The pandemic also confirmed what educators have long known – reform in the classroom is not enough; engagement with students and a fostering a sense of belonging includes physical safety, financial survival, basic needs being fulfilled, cultural respect, and social connectedness.

“The Hub, the term I have used to envision the transformational structure that our nation’s community colleges are becoming, might just be that place of promise. At the Hub, we are already writing a new social contract with our students; at the Hub, we could imagine and initiate a just and equitable recovery from these chaotic, COVID days,” she said.

Dr. Eddinger said leaders are now shifting to students’ assets amidst a broken system. How does that set learners up for success and “love from the Hub?” By starting with these guiding principles:

  • Know Your Students: in the context of their lived experiences, their histories, their complexity, as well as their data file.
  • Dismantle Negative Narratives: All of them. You know what they are.
  • Identify Cultural Wealth: Honor the heritages and the cultural capital they bring, and help them apply these strengths in service to their learning.
  • Recognize #RealCollege as Contemporary Higher Education: Discard traditional assumptions about college as a rite of passage for young men and women. Know the physical, emotional and financial implications of your policies for adults.
  • Know Who You are in Your Guidance: Do not assume the experiences that shaped us as college students decades ago are still valid for our students. They carry with them their own unique backgrounds, cultures and lived experiences.

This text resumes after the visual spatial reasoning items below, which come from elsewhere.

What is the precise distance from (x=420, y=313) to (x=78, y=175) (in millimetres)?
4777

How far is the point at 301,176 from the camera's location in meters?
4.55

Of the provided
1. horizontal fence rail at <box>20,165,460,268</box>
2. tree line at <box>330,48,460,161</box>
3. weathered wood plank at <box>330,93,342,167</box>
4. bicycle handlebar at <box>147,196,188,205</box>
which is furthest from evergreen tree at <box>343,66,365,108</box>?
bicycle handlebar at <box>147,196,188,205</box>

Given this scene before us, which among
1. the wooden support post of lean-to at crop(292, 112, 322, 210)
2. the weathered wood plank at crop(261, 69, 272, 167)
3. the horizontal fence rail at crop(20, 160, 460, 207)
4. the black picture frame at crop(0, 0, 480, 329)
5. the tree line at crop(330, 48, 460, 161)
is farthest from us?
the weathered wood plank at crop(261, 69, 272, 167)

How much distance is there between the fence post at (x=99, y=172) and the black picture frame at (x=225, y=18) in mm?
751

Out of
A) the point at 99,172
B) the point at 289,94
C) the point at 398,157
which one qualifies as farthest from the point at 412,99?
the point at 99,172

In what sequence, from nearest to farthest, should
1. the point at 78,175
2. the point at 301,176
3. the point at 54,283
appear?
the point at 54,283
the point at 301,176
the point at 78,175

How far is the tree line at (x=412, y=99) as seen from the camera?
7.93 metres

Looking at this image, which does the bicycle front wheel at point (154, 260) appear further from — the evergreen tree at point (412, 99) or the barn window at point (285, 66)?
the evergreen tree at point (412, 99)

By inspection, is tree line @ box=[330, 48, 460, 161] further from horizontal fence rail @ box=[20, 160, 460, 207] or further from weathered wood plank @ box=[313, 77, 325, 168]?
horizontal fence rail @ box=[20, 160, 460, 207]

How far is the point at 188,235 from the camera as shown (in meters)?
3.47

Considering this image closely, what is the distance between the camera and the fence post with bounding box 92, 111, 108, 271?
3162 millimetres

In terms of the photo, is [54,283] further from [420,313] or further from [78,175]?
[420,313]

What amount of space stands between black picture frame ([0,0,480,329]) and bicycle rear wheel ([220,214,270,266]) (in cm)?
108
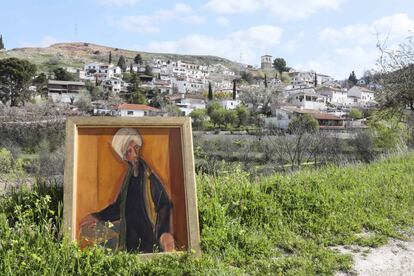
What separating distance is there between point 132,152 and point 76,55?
165 metres

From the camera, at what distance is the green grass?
296 centimetres

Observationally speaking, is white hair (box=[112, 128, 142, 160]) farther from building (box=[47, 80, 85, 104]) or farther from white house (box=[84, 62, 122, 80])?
white house (box=[84, 62, 122, 80])

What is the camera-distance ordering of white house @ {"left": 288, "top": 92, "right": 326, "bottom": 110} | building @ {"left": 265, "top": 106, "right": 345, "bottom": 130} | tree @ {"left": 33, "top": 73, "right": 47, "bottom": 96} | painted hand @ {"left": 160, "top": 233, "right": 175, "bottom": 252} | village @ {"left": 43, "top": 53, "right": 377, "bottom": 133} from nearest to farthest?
painted hand @ {"left": 160, "top": 233, "right": 175, "bottom": 252} → building @ {"left": 265, "top": 106, "right": 345, "bottom": 130} → village @ {"left": 43, "top": 53, "right": 377, "bottom": 133} → tree @ {"left": 33, "top": 73, "right": 47, "bottom": 96} → white house @ {"left": 288, "top": 92, "right": 326, "bottom": 110}

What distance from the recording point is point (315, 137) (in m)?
38.6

As painful as the pandemic has been to our communities, she said, it has set the stage for how colleges serve our communities and how they can be agents of change.

“I invite you to explore the changing future of the Hub with me, and see it as a place of convergence, a place of revolution, and the home of a new social promise with our students, to honor their histories, to activate their potential, and claim their place in the world,” she said.